Título: Esquenta o debate sobre a Turquia
Autor: Gisele Teixeira
Fonte: Gazeta Mercantil, 29/11/2004, Internacional, p. A-10

No dia 17, bloco decide se negocia com Ancara. Para maioria na França, país é só local para férias. A proximidade do dia 17 de dezembro, quando o Conselho Europeu deverá decidir se abre negociações para a entrada da Turquia na União Européia (UE), acirrou as discussões sobre o tema na França, segunda maior economia do bloco. "Mais de 70% da população é contra a entrada dos turcos e vê o país apenas como um lugar para onde vão em férias, como a Tunísia ou o Egito, e não como parte da Europa", disse um diplomata francês. O presidente Jacques Chirac prega que Ancara tem "vocação" européia, mas tenta acalmar os ânimos ao dizer que o processo negociador será longo e que o país fará um referendo para decidir se ratifica a adesão.

Os que se opõem à integração com os turcos, no entanto, afirmam que essa promessa é um engodo. "Foi tudo decidido numa marcha furtiva, sem debate relevante com a opinião pública. No entanto, nenhuma decisão tomada sem ouvir o povo é irreversível", afirmou a professora da Fundação Nacional de Ciências Políticas (Sciences-Po), Sylvie Goulard. Ela lançou em outubro o polêmico livro "Le Grand Turc et la Republique de Venise", em que apresenta uma série de argumentos contra a entrada da Turquia na UE, que vão de aspectos políticos a geográficos, passando pela questão religiosa. "A União não se pode alargar indefinidamente. É preciso debater quais são as últimas fronteiras do projeto europeu. A fixação de limites será um grande teste da nossa maturidade política", afirmou.

A decisão do dia 17 tem de ser unânime entre os chefes de Estado e Governo dos 25 países do bloco, que em maio passado se expandiu para o Leste. Mas ainda não há um "denominador comum", disse na semana passada o ministro grego das Relações Exteriores, Giorgos Koumoutsakos, que apóia a Turquia. Chirac chegou a cogitar um "plano B", uma parceria privilegiada com os turcos, meio termo entre adesão e ruptura. Isso foi defendido também pelo ex-presidente Valéry Giscard d¿Estaing, para quem a entrada da Turquia seria "o fim da Europa".

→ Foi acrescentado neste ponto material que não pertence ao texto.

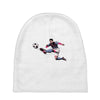 lionel messi 3 Baby Beanies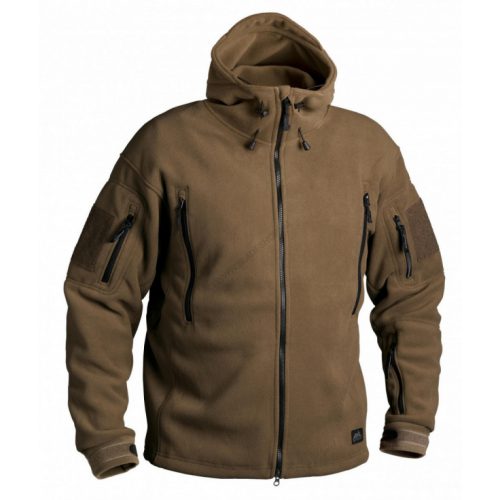 Helikon-Tex Patriot Jacket - Double Fleece - Coyote (XXL)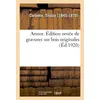 Image de Armor. Édition ornée de gravures sur bois originales Tristan Corbière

Mas vários países, como Portugal, se manifestam contra. Há um temor de que para barrar os turcos, até a constituição européia, que precisa ser ratificada em até dois anos, esteja ameaçada. Se um país não respaldar o texto, não entrará em vigor em nenhum dos sócios. Em 2025, a Turquia terá uma população maior que a da Alemanha e, com isso, maior poder político pelas regras negociadas. Os europeus já admitem mudar a constituição, e mesmo assim usam o fato como argumento contra a entrada.

Entre os argumentos a favor da entrada dos turcos, nesse debate apaixonado, incluem ainda as antigas promessas da UE sobre a inclusão, os problemas que podem gerar no mundo muçulmano uma resposta negativa, e alguns progressos realizados pela Turquia.

Mas os franceses duvidam da capacidade da UE de incluir um país de maioria muçulmana, que no médio prazo será o mais populoso do bloco (com correspondente peso nas decisões), e que deixará a UE com fronteiras com o Iraque, Irã e Síria, com impactos na segurança. Também temem o custo econômico, estimado em ¿ 25 bilhões, ou 0,17% do PIB da UE em 2020. Além disso, apontam como entraves o desrespeito aos direitos humanos, falta de independência do Judiciário e alta ingerência militar em assuntos de Estado. O apoio dos Estados Unidos, não facilita as coisas. "Quando Bush diz que a democracia turca é exemplar, é o suficiente para eu ficar apreensiva", afirmou a empresária Julie Mars. "Respeito os turcos, mas eles não são europeus", disse a comerciante Marie Lambert.